Aim of the exercise | Please reproduce the material below, from the line containing "Looking at the" up to and including the final line, swapping "viewer" for "observer" and leaving everything else unchanged.

(Spatial relationship material)

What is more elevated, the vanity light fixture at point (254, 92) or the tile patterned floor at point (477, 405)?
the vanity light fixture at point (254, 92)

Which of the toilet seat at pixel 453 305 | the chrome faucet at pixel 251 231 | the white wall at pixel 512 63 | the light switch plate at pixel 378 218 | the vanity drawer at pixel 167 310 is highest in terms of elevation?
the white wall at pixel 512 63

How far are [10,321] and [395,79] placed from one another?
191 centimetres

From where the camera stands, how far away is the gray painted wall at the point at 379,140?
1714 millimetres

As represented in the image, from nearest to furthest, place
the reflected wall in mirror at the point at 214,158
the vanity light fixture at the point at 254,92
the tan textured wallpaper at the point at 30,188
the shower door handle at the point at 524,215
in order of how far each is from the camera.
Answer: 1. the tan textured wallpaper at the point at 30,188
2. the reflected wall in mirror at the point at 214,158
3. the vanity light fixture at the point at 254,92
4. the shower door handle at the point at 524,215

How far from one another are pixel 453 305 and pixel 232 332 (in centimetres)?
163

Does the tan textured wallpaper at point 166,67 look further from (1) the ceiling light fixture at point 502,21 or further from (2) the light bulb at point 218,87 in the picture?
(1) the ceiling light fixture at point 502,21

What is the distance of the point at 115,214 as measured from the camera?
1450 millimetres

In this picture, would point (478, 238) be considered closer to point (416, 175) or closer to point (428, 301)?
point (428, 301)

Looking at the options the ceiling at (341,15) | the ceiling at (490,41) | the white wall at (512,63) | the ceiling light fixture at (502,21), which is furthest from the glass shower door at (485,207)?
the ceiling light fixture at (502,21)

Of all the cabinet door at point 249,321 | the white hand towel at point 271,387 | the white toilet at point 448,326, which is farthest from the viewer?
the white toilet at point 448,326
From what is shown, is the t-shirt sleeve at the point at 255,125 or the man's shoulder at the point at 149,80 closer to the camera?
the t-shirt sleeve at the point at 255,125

The reply |
Looking at the options the ceiling at (341,15) | the ceiling at (490,41) | the white wall at (512,63) | the ceiling light fixture at (502,21), which is furthest from the glass shower door at (485,207)?
the ceiling light fixture at (502,21)

Of all the cabinet door at point 249,321 | the white hand towel at point 271,387 | the white toilet at point 448,326, which is farthest from the observer?
the white toilet at point 448,326
From what is shown, is the t-shirt sleeve at the point at 255,125 or the man's shoulder at the point at 149,80 closer to the camera?
the t-shirt sleeve at the point at 255,125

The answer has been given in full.